=== Records supplied ===
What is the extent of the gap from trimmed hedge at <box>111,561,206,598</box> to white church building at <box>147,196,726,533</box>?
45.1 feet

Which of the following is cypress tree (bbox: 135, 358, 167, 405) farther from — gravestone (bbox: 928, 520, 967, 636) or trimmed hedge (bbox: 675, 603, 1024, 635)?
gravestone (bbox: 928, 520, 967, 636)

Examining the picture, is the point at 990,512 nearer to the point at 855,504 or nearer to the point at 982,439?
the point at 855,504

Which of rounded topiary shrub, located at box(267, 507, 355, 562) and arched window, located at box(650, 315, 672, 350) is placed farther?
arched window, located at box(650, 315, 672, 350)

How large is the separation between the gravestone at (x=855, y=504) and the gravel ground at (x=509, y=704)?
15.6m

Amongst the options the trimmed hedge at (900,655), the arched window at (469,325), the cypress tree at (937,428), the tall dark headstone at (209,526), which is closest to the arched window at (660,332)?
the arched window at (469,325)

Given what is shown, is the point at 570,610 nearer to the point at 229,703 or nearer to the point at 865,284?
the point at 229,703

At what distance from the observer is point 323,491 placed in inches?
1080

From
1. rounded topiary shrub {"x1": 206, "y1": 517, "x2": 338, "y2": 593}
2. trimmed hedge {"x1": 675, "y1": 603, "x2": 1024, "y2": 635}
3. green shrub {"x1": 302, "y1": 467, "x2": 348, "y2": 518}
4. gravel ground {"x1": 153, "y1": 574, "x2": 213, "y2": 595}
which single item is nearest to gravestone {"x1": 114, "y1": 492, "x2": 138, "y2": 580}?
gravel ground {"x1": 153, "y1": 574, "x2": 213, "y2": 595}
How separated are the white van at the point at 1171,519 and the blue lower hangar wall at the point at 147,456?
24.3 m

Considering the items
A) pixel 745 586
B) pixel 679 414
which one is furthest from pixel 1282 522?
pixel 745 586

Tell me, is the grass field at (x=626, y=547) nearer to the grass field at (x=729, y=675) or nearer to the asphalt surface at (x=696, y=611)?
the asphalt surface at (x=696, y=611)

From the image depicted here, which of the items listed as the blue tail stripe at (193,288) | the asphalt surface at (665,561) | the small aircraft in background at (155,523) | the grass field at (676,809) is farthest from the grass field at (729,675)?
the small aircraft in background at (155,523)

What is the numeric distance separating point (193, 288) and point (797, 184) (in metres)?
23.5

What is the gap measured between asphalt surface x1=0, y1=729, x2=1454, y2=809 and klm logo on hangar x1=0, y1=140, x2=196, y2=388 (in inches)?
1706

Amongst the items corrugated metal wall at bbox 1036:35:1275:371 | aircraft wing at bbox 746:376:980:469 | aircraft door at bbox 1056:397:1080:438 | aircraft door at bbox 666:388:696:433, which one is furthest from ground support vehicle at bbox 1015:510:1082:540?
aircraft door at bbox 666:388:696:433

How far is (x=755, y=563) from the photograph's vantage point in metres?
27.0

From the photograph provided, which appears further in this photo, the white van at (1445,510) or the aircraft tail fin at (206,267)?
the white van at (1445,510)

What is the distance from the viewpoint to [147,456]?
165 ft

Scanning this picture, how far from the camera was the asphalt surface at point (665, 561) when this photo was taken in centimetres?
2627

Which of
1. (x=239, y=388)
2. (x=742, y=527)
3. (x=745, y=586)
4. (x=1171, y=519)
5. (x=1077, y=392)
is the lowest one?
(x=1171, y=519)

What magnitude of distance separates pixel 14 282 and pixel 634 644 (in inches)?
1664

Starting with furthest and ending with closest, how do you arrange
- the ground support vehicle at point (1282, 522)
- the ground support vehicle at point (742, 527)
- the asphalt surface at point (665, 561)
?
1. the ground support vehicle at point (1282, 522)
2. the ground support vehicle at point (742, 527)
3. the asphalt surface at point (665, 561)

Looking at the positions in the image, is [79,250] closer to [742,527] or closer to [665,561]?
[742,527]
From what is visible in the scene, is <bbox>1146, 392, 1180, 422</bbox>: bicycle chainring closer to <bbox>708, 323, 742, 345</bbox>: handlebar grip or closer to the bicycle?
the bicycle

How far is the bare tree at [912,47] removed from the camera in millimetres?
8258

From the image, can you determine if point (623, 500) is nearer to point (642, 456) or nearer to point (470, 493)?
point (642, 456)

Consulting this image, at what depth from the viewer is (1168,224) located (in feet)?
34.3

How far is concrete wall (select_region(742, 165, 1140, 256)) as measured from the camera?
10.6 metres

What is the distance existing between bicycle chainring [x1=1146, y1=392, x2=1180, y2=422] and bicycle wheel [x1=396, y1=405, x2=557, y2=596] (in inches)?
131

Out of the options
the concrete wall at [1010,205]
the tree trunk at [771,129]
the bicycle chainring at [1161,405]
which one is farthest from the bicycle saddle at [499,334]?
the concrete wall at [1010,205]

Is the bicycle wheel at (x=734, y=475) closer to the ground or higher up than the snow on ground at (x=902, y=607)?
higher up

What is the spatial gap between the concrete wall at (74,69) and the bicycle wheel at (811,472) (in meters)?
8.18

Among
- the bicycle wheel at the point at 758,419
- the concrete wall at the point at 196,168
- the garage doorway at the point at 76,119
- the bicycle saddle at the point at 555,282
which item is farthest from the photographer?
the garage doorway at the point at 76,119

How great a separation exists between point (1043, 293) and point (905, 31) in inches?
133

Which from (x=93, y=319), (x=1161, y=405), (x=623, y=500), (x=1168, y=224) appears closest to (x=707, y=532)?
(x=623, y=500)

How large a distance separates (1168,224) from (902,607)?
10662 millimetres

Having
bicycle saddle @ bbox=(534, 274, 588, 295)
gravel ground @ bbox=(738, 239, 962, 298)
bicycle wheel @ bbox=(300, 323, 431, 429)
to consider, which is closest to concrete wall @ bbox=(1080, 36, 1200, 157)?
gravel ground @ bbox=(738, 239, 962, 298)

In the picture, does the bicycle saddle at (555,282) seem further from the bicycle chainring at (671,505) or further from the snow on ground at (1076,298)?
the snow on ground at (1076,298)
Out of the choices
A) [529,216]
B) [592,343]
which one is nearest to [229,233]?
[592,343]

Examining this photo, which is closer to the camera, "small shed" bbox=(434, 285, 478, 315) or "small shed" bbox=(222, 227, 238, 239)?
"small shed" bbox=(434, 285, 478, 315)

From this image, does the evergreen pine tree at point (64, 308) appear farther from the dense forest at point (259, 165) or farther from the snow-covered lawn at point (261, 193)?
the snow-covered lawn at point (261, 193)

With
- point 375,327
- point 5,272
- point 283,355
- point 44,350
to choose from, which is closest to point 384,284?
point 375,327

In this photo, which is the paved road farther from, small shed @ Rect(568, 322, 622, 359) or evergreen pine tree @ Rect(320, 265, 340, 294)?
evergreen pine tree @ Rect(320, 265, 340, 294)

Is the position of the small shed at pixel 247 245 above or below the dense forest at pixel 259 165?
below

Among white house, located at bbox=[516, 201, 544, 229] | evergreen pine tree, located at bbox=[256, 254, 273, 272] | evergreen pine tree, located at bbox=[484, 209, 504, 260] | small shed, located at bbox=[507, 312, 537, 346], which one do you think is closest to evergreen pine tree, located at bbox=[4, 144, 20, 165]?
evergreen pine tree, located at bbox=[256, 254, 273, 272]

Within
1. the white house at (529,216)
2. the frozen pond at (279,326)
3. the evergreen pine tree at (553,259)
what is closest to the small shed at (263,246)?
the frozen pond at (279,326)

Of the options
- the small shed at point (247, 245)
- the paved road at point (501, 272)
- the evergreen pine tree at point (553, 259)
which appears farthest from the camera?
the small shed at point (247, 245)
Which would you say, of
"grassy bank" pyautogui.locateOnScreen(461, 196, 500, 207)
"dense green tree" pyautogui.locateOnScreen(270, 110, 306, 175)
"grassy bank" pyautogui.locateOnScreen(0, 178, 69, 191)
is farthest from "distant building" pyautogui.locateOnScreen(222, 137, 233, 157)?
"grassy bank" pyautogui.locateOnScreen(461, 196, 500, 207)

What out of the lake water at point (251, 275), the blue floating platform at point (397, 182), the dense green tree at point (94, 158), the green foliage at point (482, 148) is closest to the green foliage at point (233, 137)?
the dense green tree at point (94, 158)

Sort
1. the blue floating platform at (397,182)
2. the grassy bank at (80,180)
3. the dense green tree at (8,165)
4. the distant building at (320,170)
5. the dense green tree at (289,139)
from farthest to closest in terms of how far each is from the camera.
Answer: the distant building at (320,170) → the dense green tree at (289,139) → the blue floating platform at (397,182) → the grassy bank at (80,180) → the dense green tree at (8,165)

=== Written exercise ===
The line containing "Which would you say, of" and every line after it, through the end of the records, should be repeated exactly and alone.

=== Answer in full ===
Which would you say, of
"grassy bank" pyautogui.locateOnScreen(461, 196, 500, 207)
"dense green tree" pyautogui.locateOnScreen(270, 110, 306, 175)
"grassy bank" pyautogui.locateOnScreen(0, 178, 69, 191)
is farthest from "distant building" pyautogui.locateOnScreen(222, 137, 233, 157)?
"grassy bank" pyautogui.locateOnScreen(461, 196, 500, 207)

What out of the lake water at point (251, 275), the blue floating platform at point (397, 182), the dense green tree at point (94, 158), the green foliage at point (482, 148) is closest to the green foliage at point (233, 137)?
the dense green tree at point (94, 158)

Sort
1. the blue floating platform at (397,182)
2. the grassy bank at (80,180)
3. the dense green tree at (8,165)
4. the distant building at (320,170)
5. the dense green tree at (289,139)
from farthest to closest in terms of how far each is from the camera.
Answer: the distant building at (320,170) → the dense green tree at (289,139) → the blue floating platform at (397,182) → the grassy bank at (80,180) → the dense green tree at (8,165)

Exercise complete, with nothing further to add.